La segunda fase de la construcción nacional en la que nos encontramos lo que persigue es la homogeneización mediante la asimilación del extraño al cuerpo de la nación. Sin embargo, se trata de un proceso complicado porque el extraño nunca se olvida de sí mismo, no se encuentra «chez soi» como el nativo, está siempre inmerso en un continuo aprendizaje de habilidades, conocimientos y prácticas que para el nativo son naturales. Kafka decía que era «el más occidentalizado de los judíos, lo que significa que no se me ha concedido un solo segundo de tranquilidad, nada se me ha dado, he debido adquirir todo, no sólo el presente y el futuro, sino también el pasado». Cuando se considera que el currículo oculto (el ambiente de casa, la atención de los padres, etcétera) es una de las claves del éxito escolar, pienso en las dificultades y desventajas de los niños escolarizados en modelos lingüísticos a los que sus padres no pueden ayudar. Desde la más temprana edad el asimilante se siente observado e inicia un ciclo de perpetua adaptación en el que la más pequeña equivocación puede significar el fracaso y la expulsión.
Como señala Bauman, «definir el problema de la domesticación del extraño, como una cuestión de la laboriosidad y decencia del extraño en su esfuerzo de asimilación-mediante-aculturación, supone reafirmar la inferioridad e inadecuación de su forma de vida, proclamar que el estado original del extraño es una mancha que debe ser borrada». Supone aceptar la superioridad de una cultura y la inferioridad de otra, quedar a merced del grupo dominante al que se le concede el derecho a definir el código y reprimir la alteridad. La asimilación no es más que un juego de dominación, ya que como dice Gilman, «conforme más te pareces a mí, más conozco el auténtico valor de mi poder que tú desearías compartir y más consciente soy de que tú no eres sino una falsificación».
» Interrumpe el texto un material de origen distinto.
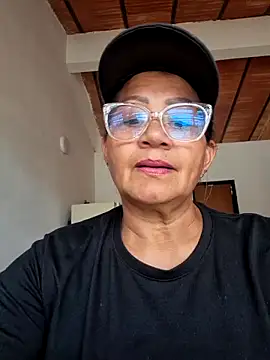 Vickysweeeettt online show from 04/24/26, 05:26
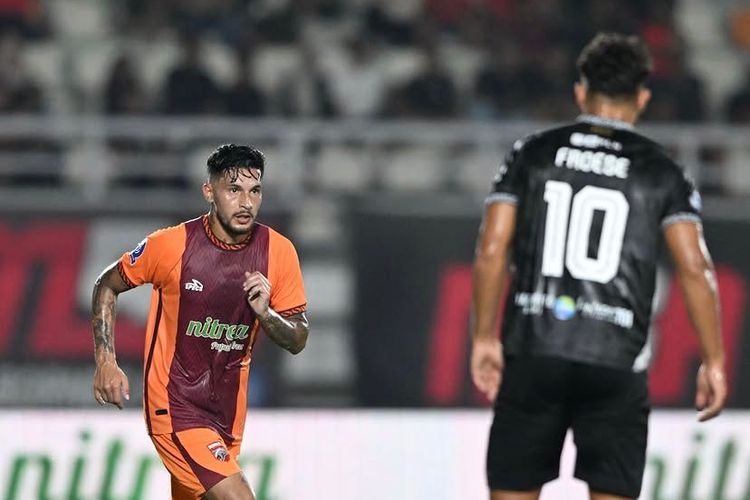 Pemain Borneo FC saat laga pekan ke-29 Super League 2025-2026 melawan Semen Padang yang berakhir dengan skor 3-0 di Stadion Segiri Samarinda, Sabtu (25/4/2026) malam.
La persona colocada en una posición de ambivalencia nunca dejará de ser una extraña. El inmigrante llegado de Cáceres al País Vasco nunca podrá decir: «Yo fui cacereño». Los asimilantes siempre «estarán a prueba» y se sentirán vigilados. Como mucho, podrían llegar a constituir la no-categoría de inmigrantes asimilados y cuando la cena esté servida serán expulsados. Ni ahora la catástrofe identitaria de ETA ni antes el nazismo o el gulag, nada al parecer ha servido para que la olla hirviente del nacionalismo se atempere y la insegura nación vasca aprenda a vivir con su propia imposibilidad. Hoy, el mundo es irremediablemente ambivalente y eso debe de ser celebrado porque como señala Bauman, «significa que la diferencia deja de ser una opresión y no se construye como problema que demanda acción y resolución, la coexistencia de formas de vida diversas se vuelve posible».